▸ PROBLEM TO SOLVE
In the pseudo-palatal plate summary below, turn the paragraph beginning "This study explores how" into a brief bulleted list that keeps its main facts.

▸ SELECTED EXTRACT
::::::::::
# A pilot study on the acoustic effects of a pseudo-palatal plate on speech: Implications for articulatory rehabilitation devices

**Authors:** Seong Tak Woo, Sungdae Na

PMC · DOI: 10.1371/journal.pone.0343657 · PLOS One · 2026-02-26

## TL;DR

This study explores how a pseudo-palatal plate affects speech acoustics and finds that it has minimal impact, supporting its use in therapeutic devices.

## Contribution

The study provides empirical evidence on the acoustic effects of a pseudo-palatal plate during speech articulation.

## Key findings

- MFCCs and F2 slopes showed minimal changes, indicating preserved consonant articulation.
- Shimmer, HNR, and qVSA showed small but consistent changes, suggesting minor filter-level effects.
- Vowel formant structures and consonant production were largely unaffected by the plate.
::::::::::
▸ EXERCISE DATA
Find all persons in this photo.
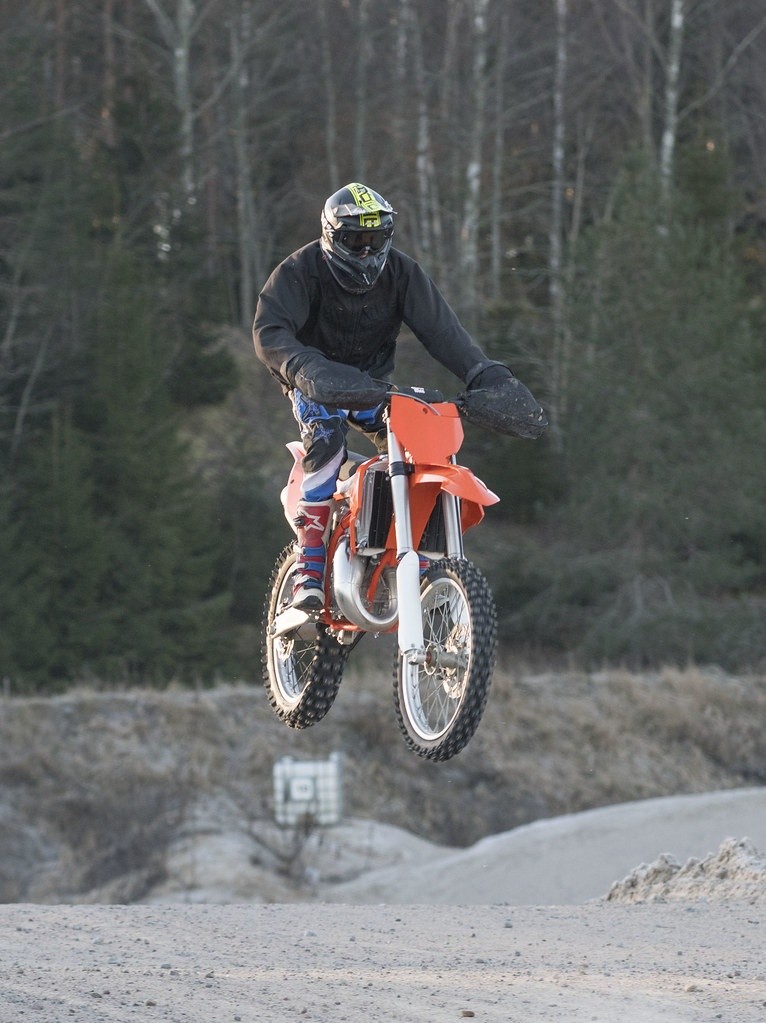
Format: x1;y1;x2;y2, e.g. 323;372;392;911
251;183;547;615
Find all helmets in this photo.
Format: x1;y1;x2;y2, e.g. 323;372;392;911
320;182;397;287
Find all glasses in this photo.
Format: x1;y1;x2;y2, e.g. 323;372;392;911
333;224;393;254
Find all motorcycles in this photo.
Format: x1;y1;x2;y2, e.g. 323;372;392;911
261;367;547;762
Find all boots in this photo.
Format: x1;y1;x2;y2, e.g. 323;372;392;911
::::::::::
▸ EXERCISE RESULT
- Examines the effect of a pseudo-palatal plate on speech acoustics
- Finds the plate has minimal impact
- Supports using the plate in therapeutic devices